Name: St. Antony Church
Parish: Kodanad
Place: Kodanad
Dioces Name: Ernakulam - Angamaly Archeparchy 
Address: Koovappady
Pin: 683 544
State/Region: Kerala
Web: http://www.smcim.org/church/kodanad

History
The Church was built in 1986 by Pidiyencheril Family after finding the statue of St. Antony's from the river. The Pidiyencheril family was former Jewish family converted to Catholic Christian after the miraculous power of the St Anthony's statue. Then the family made a Church in the name of St.
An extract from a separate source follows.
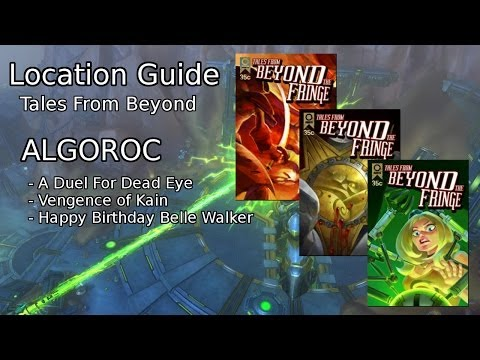 Wildstar Collection Guide - Algoroc Tales From Beyond The Fringe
Anthony.

Who is St Antony
Anthony of Padua, O.F.M. (born Fernando Martins de Bulhões; 15 August 1195 – 13 June 1231), also known as Anthony of Lisbon, was a Portuguese Catholic priest and friar of the Franciscan Order. Though he died in Padua, Italy, he was born and raised in a wealthy family in Lisbon. Noted by his contemporaries for his forceful preaching and expert knowledge of scripture, he was the second-fastest canonized saint (after St. Peter of Verona)  and proclaimed a Doctor of the Church on 16 January 1946. He is also the patron saint of finding things or lost people.